Goal 1 => Retype the records word for word, starting with the line containing "As captured in" and going on through the end of the records, leaving out the pictures.
Goal 2 => Continue the article on parent companies' liability for their subsidiaries' safety breaches from the point where it stops.

Parental advisory – when are parent companies (and their directors) liable for subsidiaries’ safety breaches?

In June 2012, a worker was seriously injured when he fell from the bucket of a loader in which he was working at a mine in Broken Hill.  The mine was operated by a company called Perilya Broken Hill Limited (PHBL).  As a result of the incident, both PBHL, and its parent company, Perilya Limited (Perilya), which was in 2012 an ASX listed company, were prosecuted under the Work Health and Safety Act 2011 (NSW) (the WHS Act).

In a decision handed down last week, the District Court of New South Wales found PHBL guilty but Perilya Limited not guilty. The case has important lessons for the way in which work health and safety issues are dealt with in corporate groups.

Under the WHS Act, an entity will owe safety duties if it is a PCBU (which stands for “Person Conducting a Business or Undertaking”).  The WHS Act expressly provides that more than one PCBU can have safety duties in respect of the same matter and also provides that safety duties cannot be delegated. It was clear that PHBL was a PCBU in respect of the mine at Broken Hill, but Perilya Limited’s case was that it was not a PCBU in respect of the operation of the mine, because the mine was being conducted by PHBL, which was a completely  separate corporate entity.

The prosecutor relied upon statements made by Perilya to the ASX to the effect that Perilya owned and operated the mine.  However, when put in context the court found that the statements referred to the Perliya group (that is, Perilya and its subsidiaries, including PBHL).  the prosecutor also relied upon the fact that safety issues at the mine were raised in the minutes of board meetings of Perilya, but there were apparently no minutes of any board meetings of PBHL. (An absence of relevant board minutes can create a serious problem for companies in many different areas; in this case, the difficulty was the need to prove that the PBHL board had considered relevant safety issues when it was apparently meeting only informally).

However, after having considered all these matters, the Court found that as a matter of practicality, the day-to-day control of the operations of the mine had been devolved from Perilya to PBHL, so that although Perliya retained the legal right to control PBHL’s activities because PBHL was a wholly owned subsidiary of Perilya) that control was not exercised in practice.

Accordingly, Perilya was not a PCBU in relation to the operation of the mine, and could not be guilty of the offence of breaching the duty owed by a PCBU,  However, the case does not mean that safety issues in subsidiaries can be ignored by parent companies, as the Court indicated when it concluded that:

“This is not a case of Perilya transferring its duty to another. Nor is it a case of an agreement or arrangement purporting to limit its capacity to influence and control the matter in respect of which it had a duty. This is a case of Perilya ceasing to have control of the mine and its operations”.

Recorded information =>
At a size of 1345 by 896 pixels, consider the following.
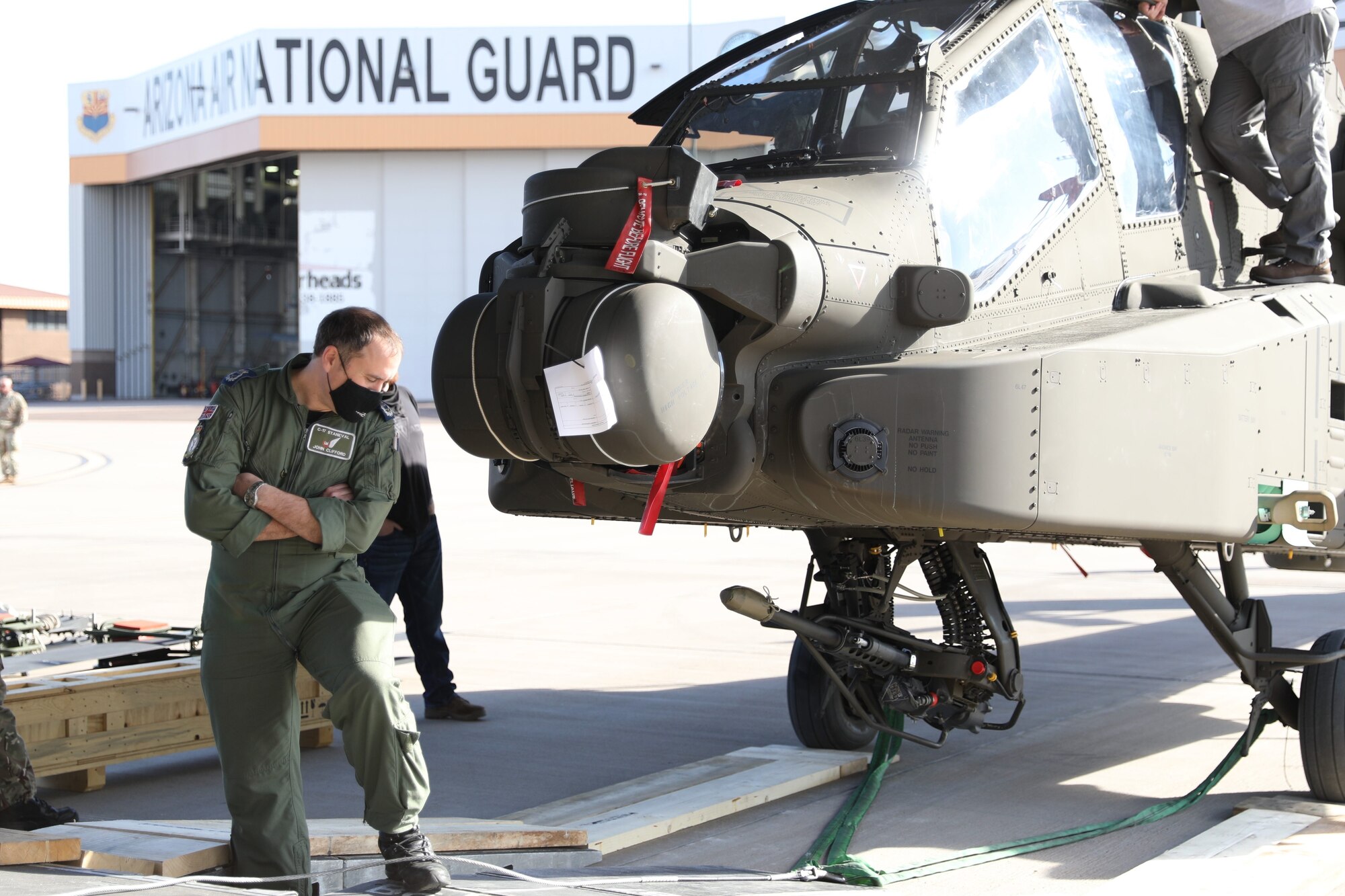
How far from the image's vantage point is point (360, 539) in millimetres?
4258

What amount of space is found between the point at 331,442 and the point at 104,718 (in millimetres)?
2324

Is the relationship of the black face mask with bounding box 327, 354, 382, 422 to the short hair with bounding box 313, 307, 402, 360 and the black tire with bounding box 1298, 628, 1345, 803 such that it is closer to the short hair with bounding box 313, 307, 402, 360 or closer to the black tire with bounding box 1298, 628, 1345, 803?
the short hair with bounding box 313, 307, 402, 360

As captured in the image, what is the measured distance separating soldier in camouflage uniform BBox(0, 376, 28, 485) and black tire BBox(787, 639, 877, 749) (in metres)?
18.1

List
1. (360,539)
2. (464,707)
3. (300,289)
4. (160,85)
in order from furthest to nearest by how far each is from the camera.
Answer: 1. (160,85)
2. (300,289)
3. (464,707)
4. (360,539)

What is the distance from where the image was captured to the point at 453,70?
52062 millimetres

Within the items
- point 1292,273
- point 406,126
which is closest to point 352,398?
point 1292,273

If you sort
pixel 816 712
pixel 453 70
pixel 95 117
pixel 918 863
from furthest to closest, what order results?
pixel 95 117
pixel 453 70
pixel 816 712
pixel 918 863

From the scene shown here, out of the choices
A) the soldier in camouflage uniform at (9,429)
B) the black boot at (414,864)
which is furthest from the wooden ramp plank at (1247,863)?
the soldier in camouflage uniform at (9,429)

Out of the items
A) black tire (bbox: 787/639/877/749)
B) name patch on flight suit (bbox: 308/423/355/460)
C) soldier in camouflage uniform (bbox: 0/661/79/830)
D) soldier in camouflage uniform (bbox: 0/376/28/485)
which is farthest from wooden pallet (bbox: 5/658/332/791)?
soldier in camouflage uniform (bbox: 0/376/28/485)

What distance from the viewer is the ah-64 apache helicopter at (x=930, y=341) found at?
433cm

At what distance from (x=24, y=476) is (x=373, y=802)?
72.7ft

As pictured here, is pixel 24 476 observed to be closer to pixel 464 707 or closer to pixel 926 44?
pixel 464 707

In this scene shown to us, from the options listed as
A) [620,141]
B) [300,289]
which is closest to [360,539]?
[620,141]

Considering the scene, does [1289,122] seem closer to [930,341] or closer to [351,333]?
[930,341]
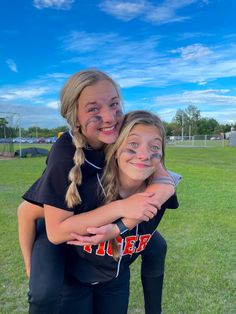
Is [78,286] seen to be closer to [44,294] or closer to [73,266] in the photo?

Exercise answer 1 =>
As captured in the image, what is the measured distance separating soldier in camouflage uniform BBox(0, 376, 28, 485) and black tire BBox(787, 639, 877, 749) (in metres)?
18.1

List
1. (360,539)
2. (464,707)
3. (300,289)
4. (160,85)
in order from furthest to nearest by how far each is from the camera.
Answer: 1. (160,85)
2. (300,289)
3. (464,707)
4. (360,539)

What is the distance from where the image was captured to the point at 453,70?
52062 millimetres

Within the items
- point 1292,273
- point 406,126
which is closest to point 352,398?
point 1292,273

If you sort
pixel 816 712
pixel 453 70
pixel 95 117
pixel 918 863
from furthest to closest, what order results?
pixel 95 117
pixel 453 70
pixel 816 712
pixel 918 863

From the scene shown here, out of the choices
A) the soldier in camouflage uniform at (9,429)
B) the black boot at (414,864)
which is furthest from the wooden ramp plank at (1247,863)?
the soldier in camouflage uniform at (9,429)

Out of the items
A) black tire (bbox: 787/639/877/749)
B) name patch on flight suit (bbox: 308/423/355/460)
C) soldier in camouflage uniform (bbox: 0/661/79/830)
D) soldier in camouflage uniform (bbox: 0/376/28/485)
which is farthest from wooden pallet (bbox: 5/658/332/791)?
soldier in camouflage uniform (bbox: 0/376/28/485)

What distance from the viewer is the ah-64 apache helicopter at (x=930, y=341) found at?
433cm

At what distance from (x=24, y=476) is (x=373, y=802)?
72.7ft

As pictured here, is pixel 24 476 observed to be closer to pixel 464 707 or closer to pixel 926 44?
pixel 464 707

In this scene shown to us, from the options listed as
A) [620,141]
B) [300,289]
which is closest to [360,539]?
[620,141]

Considering the scene, does [1289,122] seem closer to [930,341] or closer to [351,333]?
[930,341]
Is [78,286] seen to be closer to [44,294] or closer to [73,266] in the photo?

Exercise answer 2 =>
One of the other key lessons from this case was the use which was made by the Court of the responses to section 155 notices issued to the directors of Perilya Ltd.  Section 155 notices are notices which can be issued by an Inspector of a safety regulator, and which require the provision of documents or the provision of information.  It is an offence to refuse to answer a section 155 notice, and the power to issue them is not limited to the investigation of contraventions of the WHS Act, because they can also be issued to assist monitoring and compliance.

The fact that section 155 notices were specifically issued to the directors requiring the directors to provide information as to how the directors had discharged their safety obligations should give every director pause for thought. If you received a section 155 notice tomorrow asking what steps you had taken to ensure that the company of which you are a director had discharged its safety obligations, what would you say?

If in answering that question, your initial response is, “well, my company is not a mining company, so this is not my problem”, it is worth bearing in mind that safety regulators are increasingly investigating and prosecuting safety issues arising from psychosocial risks, like workplace bullying, which can occur in any workplace. It is also worth bearing in mind that the obligations of directors to exercise due diligence to ensure that safety obligations are are complied arises (and can be tested by regulators) regardless of whether or not a safety incident occurs as a result.

The due diligence obligations of the WHS Act mean that directors need WHS literacy just as much as they need financial literacy. If the processes in your organisation aren’t sufficient to tell directors what they need to know, don’t wait for a prosecution (or a regulator’s notice) before you get on board with WHS obligations.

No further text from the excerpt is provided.